Caribbeanqueen · 05/02/2005 23:47

That sounds stressful! But it's a shame you have to deny yourself that chance because of other people's reactions!

wobblyknicks · 05/02/2005 23:49

Yep, but think the reactions would do more harm than the counselling would do good. Will consider it when I finally get to move out but until then it just seems easier not to.

essbee · 05/02/2005 23:57

Message withdrawn

coppertop · 06/02/2005 09:29

Sorry you're having such a tough time, WK.

If you don't want to go down the counselling route then have you thought about trying to write it all down? Buy a notebook and write down all the bad stuff. When you have finished letting it all out put the book away somewhere. It can be a release in itself (in the same way that posting on here can be) and seeing it in black and white can help make things so much clearer.

wobblyknicks · 06/02/2005 10:30

essbee - sorry I didn't say anything, have spent so long feeling like I don't need to talk about it and being 'happy' with it bouncing round in the back of my head that it just feels weird talking about it much now.
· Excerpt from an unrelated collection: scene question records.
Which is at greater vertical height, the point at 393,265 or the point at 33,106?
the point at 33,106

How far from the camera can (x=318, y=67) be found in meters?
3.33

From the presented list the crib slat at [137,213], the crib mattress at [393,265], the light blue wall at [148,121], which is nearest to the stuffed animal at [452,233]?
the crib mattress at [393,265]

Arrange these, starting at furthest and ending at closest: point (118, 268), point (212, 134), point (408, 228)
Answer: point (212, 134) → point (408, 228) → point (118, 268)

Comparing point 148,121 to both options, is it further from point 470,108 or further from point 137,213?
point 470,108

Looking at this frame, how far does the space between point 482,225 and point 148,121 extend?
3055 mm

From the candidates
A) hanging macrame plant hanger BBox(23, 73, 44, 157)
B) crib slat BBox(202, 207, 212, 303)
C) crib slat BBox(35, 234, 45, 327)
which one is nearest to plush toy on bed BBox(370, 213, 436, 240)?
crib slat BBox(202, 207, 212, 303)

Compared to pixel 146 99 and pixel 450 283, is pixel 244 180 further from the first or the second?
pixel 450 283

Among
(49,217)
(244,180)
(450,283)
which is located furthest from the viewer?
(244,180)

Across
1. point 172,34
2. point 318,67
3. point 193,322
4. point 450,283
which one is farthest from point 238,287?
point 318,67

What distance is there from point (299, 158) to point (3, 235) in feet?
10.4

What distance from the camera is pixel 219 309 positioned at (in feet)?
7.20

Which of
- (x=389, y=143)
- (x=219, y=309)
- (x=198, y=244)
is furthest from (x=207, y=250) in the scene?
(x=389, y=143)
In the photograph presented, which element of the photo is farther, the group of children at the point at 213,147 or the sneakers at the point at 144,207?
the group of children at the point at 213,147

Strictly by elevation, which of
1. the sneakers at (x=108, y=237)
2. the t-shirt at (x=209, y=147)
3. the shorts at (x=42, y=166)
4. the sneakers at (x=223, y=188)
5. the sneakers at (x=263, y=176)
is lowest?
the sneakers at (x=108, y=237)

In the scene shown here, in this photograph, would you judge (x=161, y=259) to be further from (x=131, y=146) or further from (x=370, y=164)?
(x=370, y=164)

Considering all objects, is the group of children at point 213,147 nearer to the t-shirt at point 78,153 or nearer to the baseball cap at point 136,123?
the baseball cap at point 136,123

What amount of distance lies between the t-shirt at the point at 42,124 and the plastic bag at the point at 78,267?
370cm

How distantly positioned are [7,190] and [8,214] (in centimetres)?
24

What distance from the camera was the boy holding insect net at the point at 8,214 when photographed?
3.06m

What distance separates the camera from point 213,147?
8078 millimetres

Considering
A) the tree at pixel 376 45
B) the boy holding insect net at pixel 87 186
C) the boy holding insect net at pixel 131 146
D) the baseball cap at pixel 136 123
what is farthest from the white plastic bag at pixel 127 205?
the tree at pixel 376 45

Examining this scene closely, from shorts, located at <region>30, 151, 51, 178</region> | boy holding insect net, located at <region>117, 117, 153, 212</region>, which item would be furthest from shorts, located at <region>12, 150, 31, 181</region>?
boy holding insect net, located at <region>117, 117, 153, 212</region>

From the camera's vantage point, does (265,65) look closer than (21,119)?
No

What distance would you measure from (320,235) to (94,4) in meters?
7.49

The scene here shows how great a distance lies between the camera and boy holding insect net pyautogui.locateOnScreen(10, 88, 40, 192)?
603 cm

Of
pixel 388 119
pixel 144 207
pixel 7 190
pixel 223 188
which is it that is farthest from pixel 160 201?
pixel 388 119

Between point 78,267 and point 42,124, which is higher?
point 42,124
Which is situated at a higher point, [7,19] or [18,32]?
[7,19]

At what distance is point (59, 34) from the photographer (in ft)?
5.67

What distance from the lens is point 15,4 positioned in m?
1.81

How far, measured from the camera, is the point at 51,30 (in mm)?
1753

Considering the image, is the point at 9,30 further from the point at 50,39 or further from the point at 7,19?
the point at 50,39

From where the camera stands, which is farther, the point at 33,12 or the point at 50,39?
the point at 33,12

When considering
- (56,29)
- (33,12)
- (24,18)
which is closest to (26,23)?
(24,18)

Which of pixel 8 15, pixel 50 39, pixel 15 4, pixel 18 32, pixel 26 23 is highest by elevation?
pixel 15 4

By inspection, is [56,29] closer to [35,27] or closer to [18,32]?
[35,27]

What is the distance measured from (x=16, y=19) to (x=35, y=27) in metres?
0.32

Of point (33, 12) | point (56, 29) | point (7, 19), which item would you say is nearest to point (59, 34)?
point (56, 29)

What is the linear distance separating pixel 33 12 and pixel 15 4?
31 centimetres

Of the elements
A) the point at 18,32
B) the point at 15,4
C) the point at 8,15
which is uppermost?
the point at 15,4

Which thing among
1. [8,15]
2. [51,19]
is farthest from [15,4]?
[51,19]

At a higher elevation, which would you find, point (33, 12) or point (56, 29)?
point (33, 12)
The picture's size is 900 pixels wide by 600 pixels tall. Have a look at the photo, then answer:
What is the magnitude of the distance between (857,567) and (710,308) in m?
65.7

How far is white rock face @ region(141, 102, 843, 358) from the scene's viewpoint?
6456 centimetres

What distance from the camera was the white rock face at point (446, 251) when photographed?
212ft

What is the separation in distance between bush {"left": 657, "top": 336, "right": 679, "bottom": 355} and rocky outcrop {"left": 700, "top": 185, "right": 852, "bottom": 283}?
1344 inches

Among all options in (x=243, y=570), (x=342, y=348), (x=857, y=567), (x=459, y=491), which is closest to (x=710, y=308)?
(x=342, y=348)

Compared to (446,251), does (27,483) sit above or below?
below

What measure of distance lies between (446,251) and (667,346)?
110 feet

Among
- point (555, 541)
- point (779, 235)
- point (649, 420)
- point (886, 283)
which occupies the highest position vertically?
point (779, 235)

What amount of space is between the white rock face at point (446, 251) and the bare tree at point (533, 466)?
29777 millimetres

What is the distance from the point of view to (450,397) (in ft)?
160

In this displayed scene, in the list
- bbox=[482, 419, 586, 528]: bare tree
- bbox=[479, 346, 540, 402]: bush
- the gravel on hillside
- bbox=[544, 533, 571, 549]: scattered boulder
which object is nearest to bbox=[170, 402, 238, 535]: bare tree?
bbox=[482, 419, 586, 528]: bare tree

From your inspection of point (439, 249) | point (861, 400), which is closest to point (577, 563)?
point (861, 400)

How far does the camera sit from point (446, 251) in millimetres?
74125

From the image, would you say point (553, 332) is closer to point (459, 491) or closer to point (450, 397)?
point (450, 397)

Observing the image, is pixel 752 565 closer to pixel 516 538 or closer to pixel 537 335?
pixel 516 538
ct - have about 6 notebooks atm (keep forgetting where I've put them and buying a new one) and do write stuff down when I've got a chance. Can write pages and pages until I've got to stop to do something else or because I get wrist cramp. Does seem to help, got to force myself to do it more often - could write a bloody book!!

essbee · 06/02/2005 12:32

Message withdrawn

wobblyknicks · 06/02/2005 18:42

Thanks essbee - I definitely feel better after writing things down, its just trying to find the time to do it and trying to get it all down before my wrist goes completely numb . Wouldn't have the bottle to show it to anyone else though, good for you for doing it, sorry they didn't exactly give you anything positive back

essbee · 06/02/2005 21:19

Message withdrawn

mishi1977 · 06/02/2005 21:30

needsomehelp
I am similair to u and have been suffering sever depression the past yr..prior to that i had things from childhood and teenage yrs etc that i pretty much pretended didnt happen iykwim so was able to carry on as 'normal'..when i had my ds things came back to hit me ful force i in the face and any normality i did have disappeared..i too feared that once it all started slipping it wouldnt stop...but do u know that is probably the best thing that ever happened...yes i still suffer depression but instead of pretending and being something i am not i am now trying to find out who i am and dealing with the sh*t that happened....it isnt easy people around you will tell u uve changed ur not urself..but tbh where u ever really if u r hiding things? If you want someone to tlak to hun feel free to CAT me or add me to msn if u have it
mishi_c23 at hotmail dot com
I dont know many people on this board and I definetly will not judge...I was actually a mental health worker prior to opening my head iykwim and i am also currently using a no. of mental health services...i know u r scared and confused/ angry and upset...but please now u have people who want to help and wont judge u
HUge hugs

wobblyknicks · 07/02/2005 08:23

essbee - thats good then, at least someone else knew how you felt. Went to bed early instead of coming on MN () last night and scribbled 8 A4 pages off before my arm went completely stiff, so there's obviously enough in there!!!

mishi - thankyou, will add you to msn. Know exactly what you mean about being honest about who you are and people judging you for it. My sister and friends think I'm doing brilliantly because I left ex-h and my parents think I'm going off the rails because I'm not a Christian. So there we go, there'll always be some people who don't get it! Like you said, things just suddenly come back to hit you full force and I think its the fact that I can't change anything that's happened but really wish I had that's getting me. Trying to find a way just to leave it and walk away but seems to be difficult.